Neil McDonough

Real estate since the coup

Property developers are putting their trust in the new regime.


Before starting on this blog, it seems poignant to make it clear that this regular real estate blog is primarily about Bangkok real estate and not a soap-box to air political views. Like most expats that have been living in Bangkok a good number of years, I have no affiliation with one political movement or the other. The Yellow and Red shirts to me seem to be pretty much as good and bad as each other and once in power there is little to choose between them. So I will be keeping any political views I do or don't have, out of the following article.

Also like most expats in Thailand in whatever industry we work in, all we want is political and more importantly economic stability so we can get on with our daily lives and livelihoods, something in short supply in the years I have been living in Thailand.

Despite the disparaging reports the Western media seem to revel in when referring to the current so-called military junta that governs in Thailand at present, most expats I have encountered in all types of workplaces in Thailand seem to think the Thai army have brought a much needed stability to Thailand.

Of course the biased Western media who sometimes don't understand a situation fully, prefer to report on sensational, if not ludicrous stories, rather than doing a bit more research to report the truth. A rather comical such report appeared in the well-respected Times newspaper in the UK last week claiming how people were protesting against the Thai Army by publicly eating sandwiches is typical of such international views.

However for seasoned expats in general, life has rarely been more stable in Thailand. And how has this affected the Thai real estate market?

To answer the question I have to divide the answers between short-term and long-term.

In the immediate aftermath of the coup, many embassies, governments and international companies or investors immediately blackballed Thailand, a typical knee jerk reaction. Suspecting the worst and no doubt egged on by the Western media they warned their respective citizens to avoid Thailand for the foreseeable future.

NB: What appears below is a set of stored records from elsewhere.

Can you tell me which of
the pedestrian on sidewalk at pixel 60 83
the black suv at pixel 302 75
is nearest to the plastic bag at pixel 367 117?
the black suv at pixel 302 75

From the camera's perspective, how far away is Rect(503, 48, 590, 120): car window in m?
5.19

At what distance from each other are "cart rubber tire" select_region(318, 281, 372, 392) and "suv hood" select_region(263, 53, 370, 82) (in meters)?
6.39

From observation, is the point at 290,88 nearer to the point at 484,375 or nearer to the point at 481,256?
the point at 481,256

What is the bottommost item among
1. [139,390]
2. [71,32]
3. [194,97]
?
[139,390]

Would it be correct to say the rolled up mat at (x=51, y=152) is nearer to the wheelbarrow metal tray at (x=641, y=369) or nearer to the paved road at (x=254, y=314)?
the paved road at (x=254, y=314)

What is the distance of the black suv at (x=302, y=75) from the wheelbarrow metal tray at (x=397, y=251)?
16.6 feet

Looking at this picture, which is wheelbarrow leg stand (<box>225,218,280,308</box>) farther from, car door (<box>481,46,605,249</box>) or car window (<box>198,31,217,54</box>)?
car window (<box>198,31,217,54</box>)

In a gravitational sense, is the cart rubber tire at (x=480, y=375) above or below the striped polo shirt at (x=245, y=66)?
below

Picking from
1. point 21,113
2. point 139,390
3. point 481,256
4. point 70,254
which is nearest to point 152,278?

Of course armed with such official warnings, many expats who had planned to come and work in Bangkok decided against it, after all when your own officials warn you, it is natural to think that they know better. This of course led to a relatively quiet period for Bangkok real estate as the market had to find its feet in this new military-run Thailand. Markets of any sort hate uncertainty and when uncertainty is all that people can see they naturally prefer to sit it out, and wait.

Fortunately for the Bangkok real estate market, the short-term passed fairly quickly and within 4-6 weeks, the market and certainly the expats already living in Thailand realized that the new regime were fulfilling promises, and acting as a stable force. In fact the announcement that their rule will last over a year brought a good bit of stability to most businesses. Landlords and home owners could relax and tenants could safely search for 12 month rentals with confidence.

Of course no action can occur in isolation and the military coup in Thailand is no exception. Any expat will already know that despite shortcomings of the domestic politics in Thailand, the SE Asian region is still on course to enter in to the AEC (ASEAN Economic Community) and many small and big businesses are preparing for this regardless of the political situation. Therefore residential and commercial real estate still is being built in central and urban areas of Bangkok at a quick pace.

One set of projects that illustrate this well are the fast paced developments of the EMQuartier, EMSphere and refurbishment of the Emporium all located in central Sukhumvit near Phrom Phong BTS.

Not content with having one large (by Western standards) luxury shopping plaza located near Phrom Phong BTS, the owners of the existing Emporium have decided to build not one, but two more huge luxury shopping plazas next to the existing Emporium. And if that was no enough, they have decided to also renovate the Emporium plaza almost fully, including the alteration of the sky-bridge to the BTS Phrom Phong station.

If any visiting or residing Westerner ever wanted confirmation of what those who run big business in Thailand think of the new regime, then this is it. Surely if there was a sense of fear or worry that the current regime may have a negative impact on the Thai economy then real estate projects like this massive amount of new retail space would be halted or at least slowed down - neither has occurred. 

This in addition to the dozens of huge condo developments that have opened their doors or still under construction illustrate perfectly that the people that control the economy and are highly well-connected clearly trust that Thailand is headed in the right direction, despite whatever a UK newspaper or US TV station may report.


Neil McDonough is a Director of EasyHomes Property Services Co., Ltd. which specializes in renting and selling Bangkok residential and commercial property to expats. You can contact him directly with any questions or queries relating to Thai real estate




Comments

my opinion.... real estate development in general is gone over the top.
and it doesn't mean that your last four paragraphs are reassurance of future gains in real estate.
countries around the world have had similar experiences for local and foreigner investors and unfortunately many have lost money on the way.
the way I see it is simple... the average salaries people earn in this country don't justify the cost of buying real estate.